Virginia Tech® home

Seminar: Trustworthy Planning Agents for Collaborative Reasoning and Multimodal Generation

Mohit Bansal

John R. & Louise S. Parker Distinguished Professor
Director of the MURGe-Lab (UNC-AI Group) in
Computer Science
UNC Chapel Hill

Friday, September 26
2:30 - 3:45 p.m.
Academic Building One, Room 3130

 

Abstract

In this talk, I will present our journey of developing trustworthy and adaptive AI planning agents that can reliably communicate and collaborate for uncertainty-calibrated reasoning (across diverse domains, such as math, commonsense, coding and tool-use) and for interpretable, controllable multimodal generation (across diverse modalities such as text, images, videos, audio, layouts, etc.).

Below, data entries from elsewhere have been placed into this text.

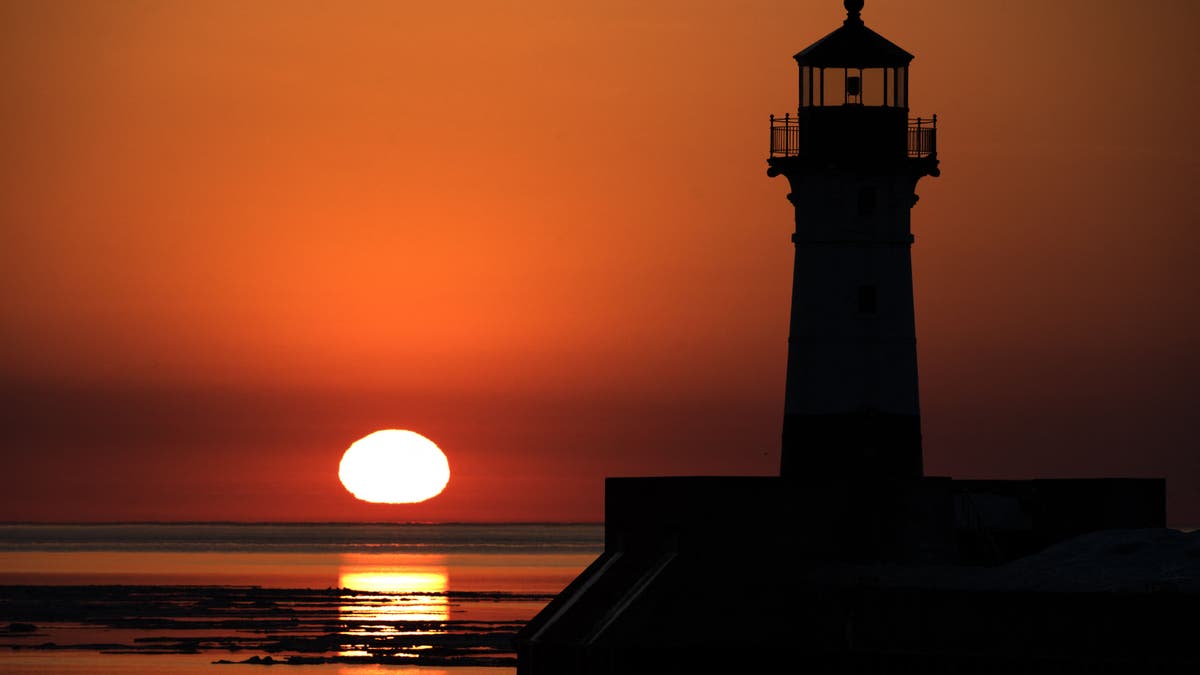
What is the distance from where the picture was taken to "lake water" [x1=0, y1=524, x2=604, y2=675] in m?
47.4

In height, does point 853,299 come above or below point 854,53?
below

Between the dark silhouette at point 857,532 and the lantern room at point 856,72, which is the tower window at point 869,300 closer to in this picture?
the dark silhouette at point 857,532

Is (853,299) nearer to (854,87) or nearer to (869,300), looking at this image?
(869,300)

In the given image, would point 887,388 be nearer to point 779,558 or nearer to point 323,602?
point 779,558

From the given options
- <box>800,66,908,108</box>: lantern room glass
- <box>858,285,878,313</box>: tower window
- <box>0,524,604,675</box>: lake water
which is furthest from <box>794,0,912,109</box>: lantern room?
<box>0,524,604,675</box>: lake water

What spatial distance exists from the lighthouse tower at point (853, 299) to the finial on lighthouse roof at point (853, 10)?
6.86ft

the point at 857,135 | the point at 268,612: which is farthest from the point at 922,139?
the point at 268,612

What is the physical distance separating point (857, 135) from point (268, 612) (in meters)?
32.7

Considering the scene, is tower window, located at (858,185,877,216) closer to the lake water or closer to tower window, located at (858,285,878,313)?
A: tower window, located at (858,285,878,313)

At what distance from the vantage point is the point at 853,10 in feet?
122

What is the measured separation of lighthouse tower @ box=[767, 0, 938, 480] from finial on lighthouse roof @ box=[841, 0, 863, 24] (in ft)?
6.86

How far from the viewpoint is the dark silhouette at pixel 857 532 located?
1099 inches

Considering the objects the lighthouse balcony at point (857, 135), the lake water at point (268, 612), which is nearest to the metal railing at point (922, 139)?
the lighthouse balcony at point (857, 135)

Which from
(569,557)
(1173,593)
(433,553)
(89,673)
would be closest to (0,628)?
(89,673)
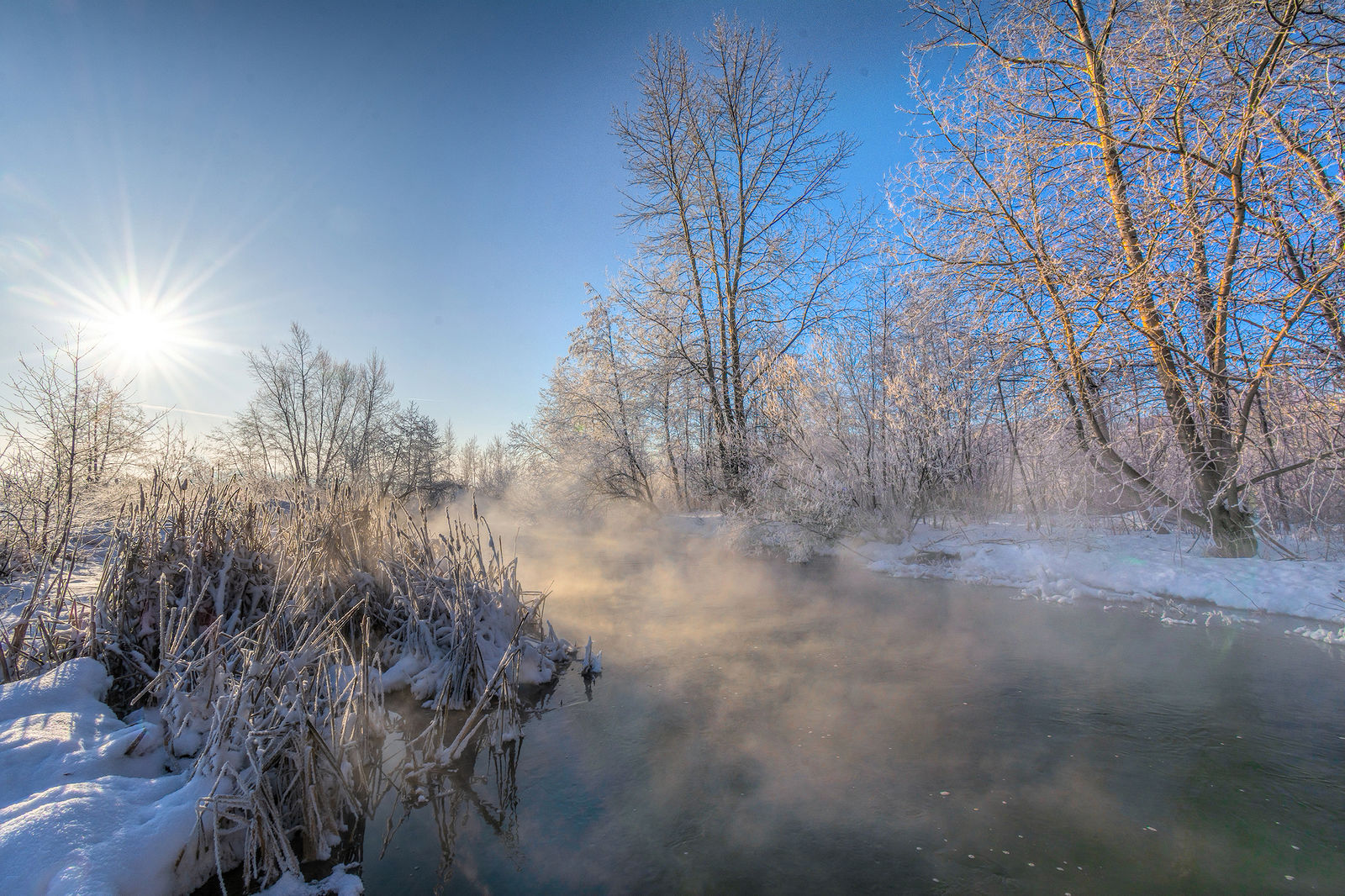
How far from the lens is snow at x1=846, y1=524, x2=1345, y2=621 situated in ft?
18.6

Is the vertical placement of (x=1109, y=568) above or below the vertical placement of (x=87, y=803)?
→ below

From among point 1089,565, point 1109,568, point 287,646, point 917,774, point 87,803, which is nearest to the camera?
point 87,803

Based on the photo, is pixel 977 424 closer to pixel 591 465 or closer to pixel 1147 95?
pixel 1147 95

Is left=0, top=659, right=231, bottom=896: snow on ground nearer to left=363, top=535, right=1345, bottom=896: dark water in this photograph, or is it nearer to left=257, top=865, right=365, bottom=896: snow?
left=257, top=865, right=365, bottom=896: snow

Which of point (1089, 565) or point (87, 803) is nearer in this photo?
point (87, 803)

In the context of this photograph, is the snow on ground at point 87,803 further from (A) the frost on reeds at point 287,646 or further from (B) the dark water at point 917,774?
(B) the dark water at point 917,774

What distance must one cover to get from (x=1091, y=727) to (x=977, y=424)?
9118 mm

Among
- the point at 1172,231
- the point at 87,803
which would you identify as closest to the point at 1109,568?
the point at 1172,231

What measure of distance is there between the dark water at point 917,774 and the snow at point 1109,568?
718mm

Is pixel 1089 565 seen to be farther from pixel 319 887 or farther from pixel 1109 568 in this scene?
pixel 319 887

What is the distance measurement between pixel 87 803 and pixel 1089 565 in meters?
9.49

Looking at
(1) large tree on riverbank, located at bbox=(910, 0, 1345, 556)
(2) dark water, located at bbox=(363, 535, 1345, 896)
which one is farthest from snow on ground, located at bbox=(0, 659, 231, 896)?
(1) large tree on riverbank, located at bbox=(910, 0, 1345, 556)

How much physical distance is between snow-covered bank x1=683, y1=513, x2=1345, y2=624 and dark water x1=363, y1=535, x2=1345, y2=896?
2.27ft

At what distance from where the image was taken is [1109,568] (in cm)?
Answer: 713
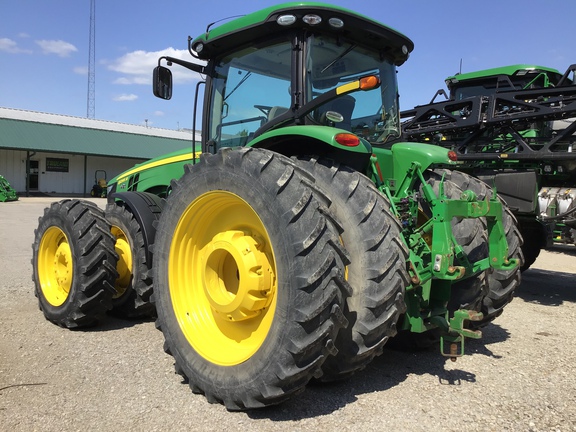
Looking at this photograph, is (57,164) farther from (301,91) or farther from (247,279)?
(247,279)

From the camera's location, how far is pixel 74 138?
93.1ft

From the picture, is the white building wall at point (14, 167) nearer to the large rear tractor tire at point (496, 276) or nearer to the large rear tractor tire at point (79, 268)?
the large rear tractor tire at point (79, 268)

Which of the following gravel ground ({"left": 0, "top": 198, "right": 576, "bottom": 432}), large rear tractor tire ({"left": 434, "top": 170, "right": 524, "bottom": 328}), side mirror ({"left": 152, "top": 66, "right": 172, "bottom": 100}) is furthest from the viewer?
side mirror ({"left": 152, "top": 66, "right": 172, "bottom": 100})

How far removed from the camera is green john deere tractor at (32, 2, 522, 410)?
2.53 meters

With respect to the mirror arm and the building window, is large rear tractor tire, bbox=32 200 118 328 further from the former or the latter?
the building window

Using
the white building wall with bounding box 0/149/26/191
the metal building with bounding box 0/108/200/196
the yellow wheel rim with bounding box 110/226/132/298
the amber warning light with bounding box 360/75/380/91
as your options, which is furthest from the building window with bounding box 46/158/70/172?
the amber warning light with bounding box 360/75/380/91

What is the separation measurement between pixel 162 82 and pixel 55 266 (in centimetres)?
202

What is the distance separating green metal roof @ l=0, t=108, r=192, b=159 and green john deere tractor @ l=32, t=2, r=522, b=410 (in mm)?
24674

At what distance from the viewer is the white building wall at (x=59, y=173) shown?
2661 cm

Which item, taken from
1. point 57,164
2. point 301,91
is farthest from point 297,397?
point 57,164

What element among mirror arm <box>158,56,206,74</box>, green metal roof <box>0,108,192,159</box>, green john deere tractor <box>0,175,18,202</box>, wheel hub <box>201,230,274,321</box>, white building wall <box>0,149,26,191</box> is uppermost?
green metal roof <box>0,108,192,159</box>

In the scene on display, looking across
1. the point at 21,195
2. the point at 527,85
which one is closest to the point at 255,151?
the point at 527,85

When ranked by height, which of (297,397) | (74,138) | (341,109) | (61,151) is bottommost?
(297,397)

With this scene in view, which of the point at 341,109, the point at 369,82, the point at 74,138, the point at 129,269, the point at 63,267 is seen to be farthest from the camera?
the point at 74,138
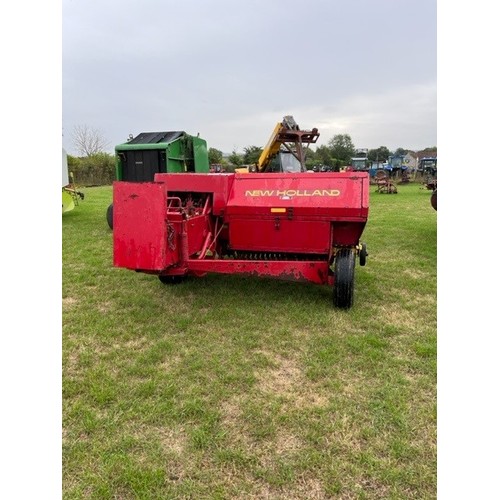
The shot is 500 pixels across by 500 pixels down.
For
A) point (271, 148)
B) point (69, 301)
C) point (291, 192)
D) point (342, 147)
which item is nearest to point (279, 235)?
point (291, 192)

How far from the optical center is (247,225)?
14.1ft

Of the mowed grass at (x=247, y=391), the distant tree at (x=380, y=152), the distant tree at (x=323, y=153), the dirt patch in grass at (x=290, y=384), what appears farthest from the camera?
the distant tree at (x=380, y=152)

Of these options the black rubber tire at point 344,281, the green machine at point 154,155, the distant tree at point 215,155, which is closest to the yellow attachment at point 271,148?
the green machine at point 154,155

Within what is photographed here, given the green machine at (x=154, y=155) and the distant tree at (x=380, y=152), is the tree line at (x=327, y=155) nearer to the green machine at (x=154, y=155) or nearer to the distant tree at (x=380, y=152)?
the distant tree at (x=380, y=152)

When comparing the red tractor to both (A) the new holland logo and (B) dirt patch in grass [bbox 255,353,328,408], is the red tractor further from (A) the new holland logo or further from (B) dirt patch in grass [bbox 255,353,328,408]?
(B) dirt patch in grass [bbox 255,353,328,408]

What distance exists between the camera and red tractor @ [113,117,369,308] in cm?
336

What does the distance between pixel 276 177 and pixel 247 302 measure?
127 centimetres

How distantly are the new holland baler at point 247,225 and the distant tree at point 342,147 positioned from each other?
4020 cm

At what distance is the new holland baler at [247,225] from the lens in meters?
3.36

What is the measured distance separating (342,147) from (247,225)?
4806cm

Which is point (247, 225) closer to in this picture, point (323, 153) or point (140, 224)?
point (140, 224)

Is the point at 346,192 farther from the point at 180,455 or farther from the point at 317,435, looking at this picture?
the point at 180,455

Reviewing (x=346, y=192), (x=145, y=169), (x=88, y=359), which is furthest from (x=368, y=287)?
(x=145, y=169)

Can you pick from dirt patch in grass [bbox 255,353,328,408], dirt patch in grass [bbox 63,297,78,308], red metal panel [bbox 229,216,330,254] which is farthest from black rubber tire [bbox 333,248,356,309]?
dirt patch in grass [bbox 63,297,78,308]
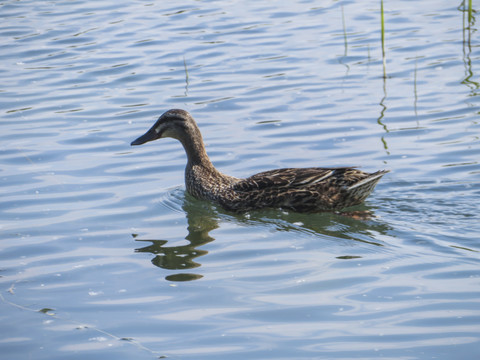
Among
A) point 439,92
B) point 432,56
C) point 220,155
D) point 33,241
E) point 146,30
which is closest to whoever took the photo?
point 33,241

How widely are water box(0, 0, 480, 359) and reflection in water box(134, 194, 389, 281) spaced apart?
0.10 feet

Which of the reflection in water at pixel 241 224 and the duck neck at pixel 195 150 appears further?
the duck neck at pixel 195 150

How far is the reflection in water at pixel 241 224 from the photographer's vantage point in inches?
315

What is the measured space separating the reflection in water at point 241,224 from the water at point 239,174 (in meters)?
0.03

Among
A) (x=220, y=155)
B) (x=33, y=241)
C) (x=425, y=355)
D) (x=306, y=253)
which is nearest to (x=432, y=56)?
(x=220, y=155)

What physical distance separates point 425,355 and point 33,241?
4.38 meters

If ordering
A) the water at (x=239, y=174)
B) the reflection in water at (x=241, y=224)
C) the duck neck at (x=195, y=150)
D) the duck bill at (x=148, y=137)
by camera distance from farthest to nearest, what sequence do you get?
the duck bill at (x=148, y=137) → the duck neck at (x=195, y=150) → the reflection in water at (x=241, y=224) → the water at (x=239, y=174)

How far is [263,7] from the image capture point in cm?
1895

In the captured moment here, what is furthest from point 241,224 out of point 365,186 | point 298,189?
point 365,186

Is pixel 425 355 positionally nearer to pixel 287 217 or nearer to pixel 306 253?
pixel 306 253

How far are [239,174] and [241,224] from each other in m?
1.61

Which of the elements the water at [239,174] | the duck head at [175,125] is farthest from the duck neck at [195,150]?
the water at [239,174]

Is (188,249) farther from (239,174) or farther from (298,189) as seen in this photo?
(239,174)

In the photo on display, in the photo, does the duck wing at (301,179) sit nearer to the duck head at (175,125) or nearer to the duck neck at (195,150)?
the duck neck at (195,150)
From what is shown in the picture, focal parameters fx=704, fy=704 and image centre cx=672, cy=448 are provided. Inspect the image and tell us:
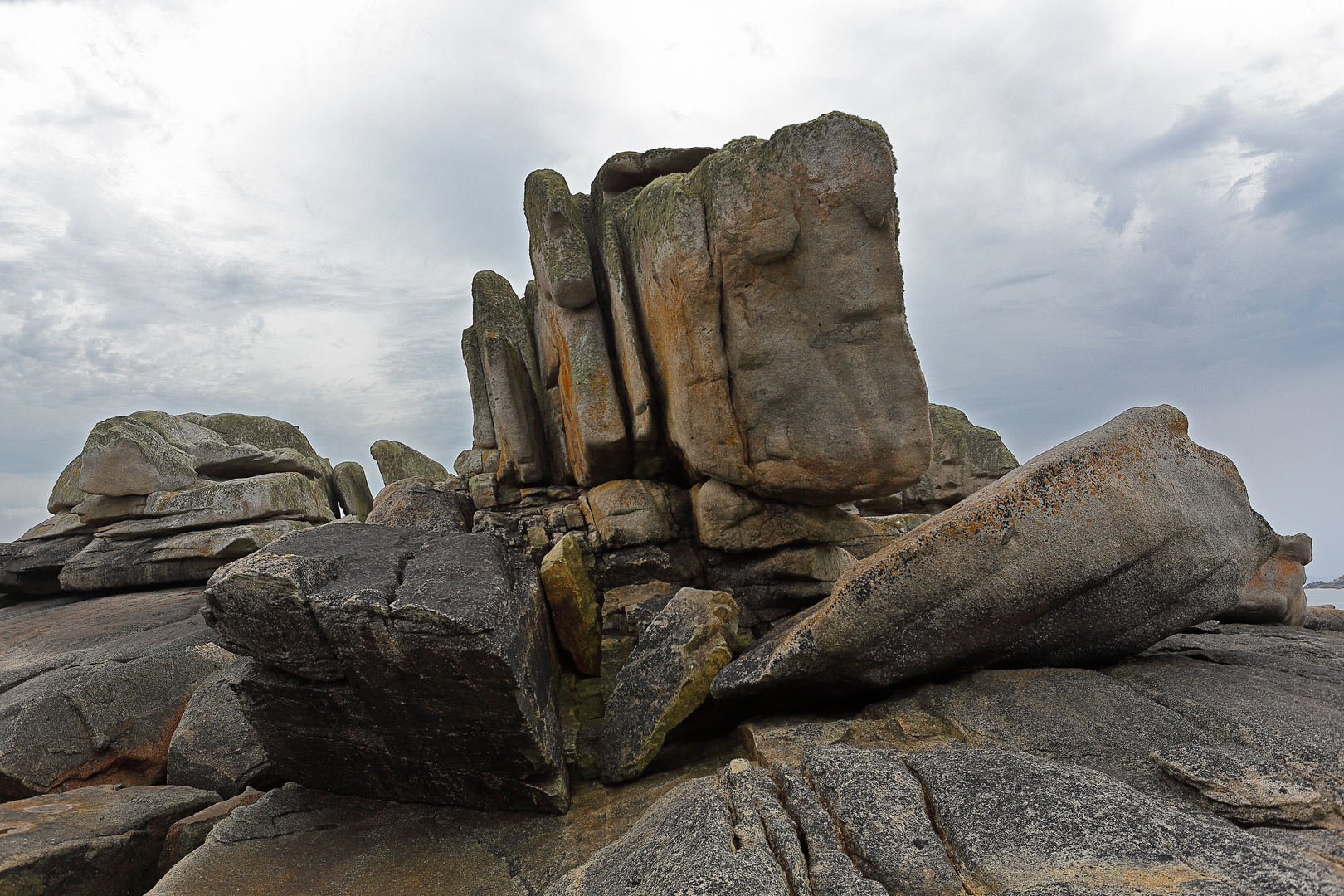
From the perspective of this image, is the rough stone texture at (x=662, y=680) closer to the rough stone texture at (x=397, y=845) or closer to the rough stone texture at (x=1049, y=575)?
the rough stone texture at (x=397, y=845)

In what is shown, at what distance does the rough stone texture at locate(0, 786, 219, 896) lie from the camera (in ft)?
15.8

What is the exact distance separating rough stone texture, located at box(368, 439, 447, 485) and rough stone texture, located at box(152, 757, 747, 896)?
1461 cm

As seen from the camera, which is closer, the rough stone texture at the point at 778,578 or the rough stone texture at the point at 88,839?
the rough stone texture at the point at 88,839

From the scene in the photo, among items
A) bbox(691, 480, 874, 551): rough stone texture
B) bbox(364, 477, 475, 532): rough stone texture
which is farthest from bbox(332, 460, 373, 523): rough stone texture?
bbox(691, 480, 874, 551): rough stone texture

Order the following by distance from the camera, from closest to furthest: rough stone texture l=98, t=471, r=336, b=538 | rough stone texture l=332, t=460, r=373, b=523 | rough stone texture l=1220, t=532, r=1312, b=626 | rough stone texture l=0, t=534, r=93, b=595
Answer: rough stone texture l=1220, t=532, r=1312, b=626 → rough stone texture l=98, t=471, r=336, b=538 → rough stone texture l=0, t=534, r=93, b=595 → rough stone texture l=332, t=460, r=373, b=523

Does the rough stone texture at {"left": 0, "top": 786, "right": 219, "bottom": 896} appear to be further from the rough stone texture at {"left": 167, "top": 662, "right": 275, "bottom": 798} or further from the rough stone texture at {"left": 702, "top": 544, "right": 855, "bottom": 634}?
the rough stone texture at {"left": 702, "top": 544, "right": 855, "bottom": 634}

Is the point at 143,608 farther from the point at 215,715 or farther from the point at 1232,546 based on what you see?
the point at 1232,546

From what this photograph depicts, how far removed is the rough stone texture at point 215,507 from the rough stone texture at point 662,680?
1256 centimetres

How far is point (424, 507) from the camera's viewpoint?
10672 millimetres

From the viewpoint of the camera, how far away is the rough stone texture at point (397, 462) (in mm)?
19562

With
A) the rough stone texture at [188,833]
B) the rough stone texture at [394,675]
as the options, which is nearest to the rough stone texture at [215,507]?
the rough stone texture at [188,833]

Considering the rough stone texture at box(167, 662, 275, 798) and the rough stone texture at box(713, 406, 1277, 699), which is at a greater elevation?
the rough stone texture at box(713, 406, 1277, 699)

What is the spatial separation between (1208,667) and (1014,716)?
195cm

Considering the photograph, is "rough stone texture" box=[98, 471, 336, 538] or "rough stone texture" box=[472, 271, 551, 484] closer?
"rough stone texture" box=[472, 271, 551, 484]
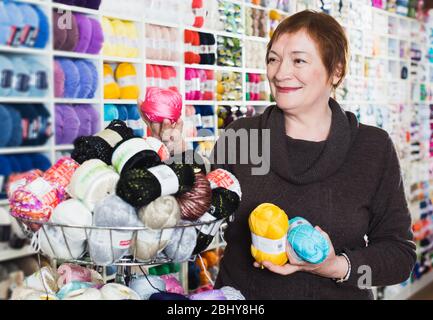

In the first part, we will discuss: (1) how to teach agents to be trustworthy and reliable collaborators via social/pragmatic multi-agent interactions (e.g., confidence calibration via speaker-listener reasoning and learning to balance positive and negative persuasion), as well as (2) how to acquire and improve agent skills needed for efficient and robust perception and action (e.g., learning reusable, verified abstractions over actions & code, and adaptive data generation based on discovered weak skills). In the second part, we will discuss interpretable and controllable multimodal generation via LLM-agents based planning and programming, such as (1) layout-controllable image generation and evaluation via visual programming, (2) consistent video generation via LLM-guided multi-scene planning, targeted corrections, and retrieval-augmented motion adaptation, and (3) interactive, composable any-to-any multimodal generations. We will conclude with examples of improving real-world applications such as medical data reasoning and classroom education engagement.